Short text fragments from websites
= Beginning of Section =

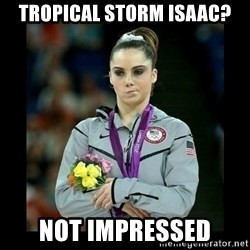 i'm not impressed - Tropical storm Isaac? Not impressed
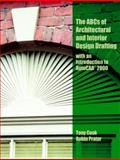 ABC's of Architectural and Interior Design Drafting with an Introduction to AutoCAD 2000, Cook, Tony and Prater, Robin, 0130866377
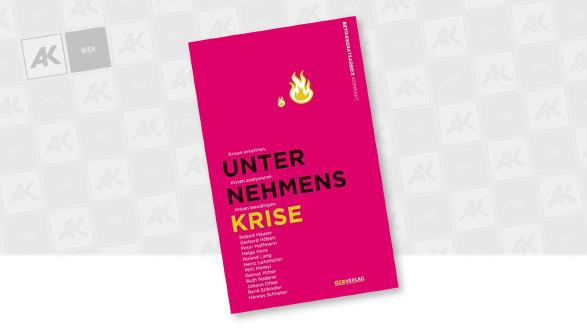 Buch für Aufsichtsräte: Unternehmenskrise © oegbverlag, oegbverlag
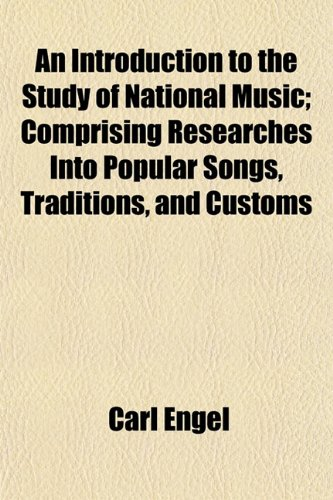 9781152976467: An Introduction to the Study of National Music; Comprising Researches Into Popular Songs, Traditions, and Customs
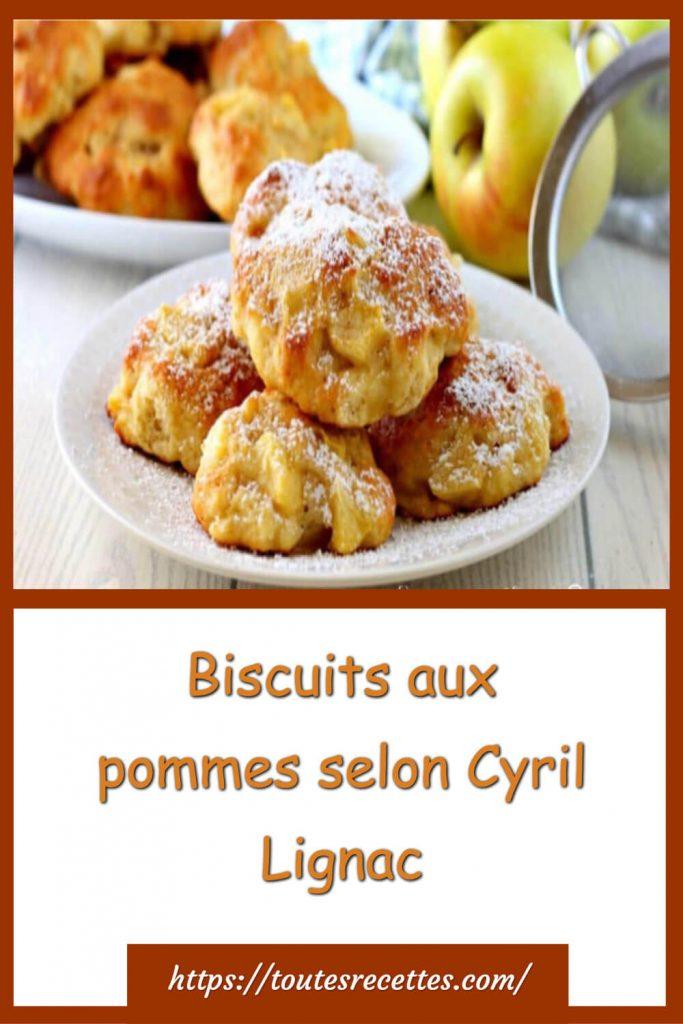 Comment préparer les Biscuits aux pommes selon Cyril Lignac
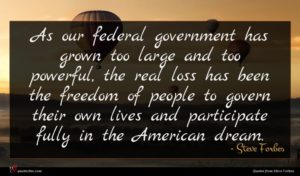 Steve Forbes quote : As our federal government ...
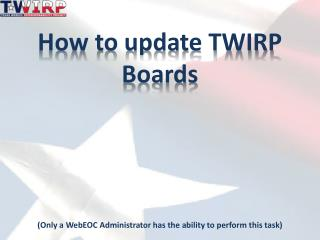(Only a WebEOC Administrator has the ability to perform this task)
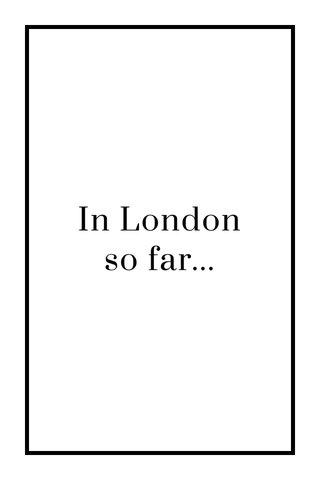 In London so far...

= End of Section =

Task directions
A faithful copy of all the lines above is needed, with the pictures omitted.

Response to the exercise
 i'm not impressed - Tropical storm Isaac? Not impressed
 ABC's of Architectural and Interior Design Drafting with an Introduction to AutoCAD 2000, Cook, Tony and Prater, Robin, 0130866377
 Buch für Aufsichtsräte: Unternehmenskrise © oegbverlag, oegbverlag
 9781152976467: An Introduction to the Study of National Music; Comprising Researches Into Popular Songs, Traditions, and Customs
 Comment préparer les Biscuits aux pommes selon Cyril Lignac
 Steve Forbes quote : As our federal government ...
(Only a WebEOC Administrator has the ability to perform this task)
 In London so far...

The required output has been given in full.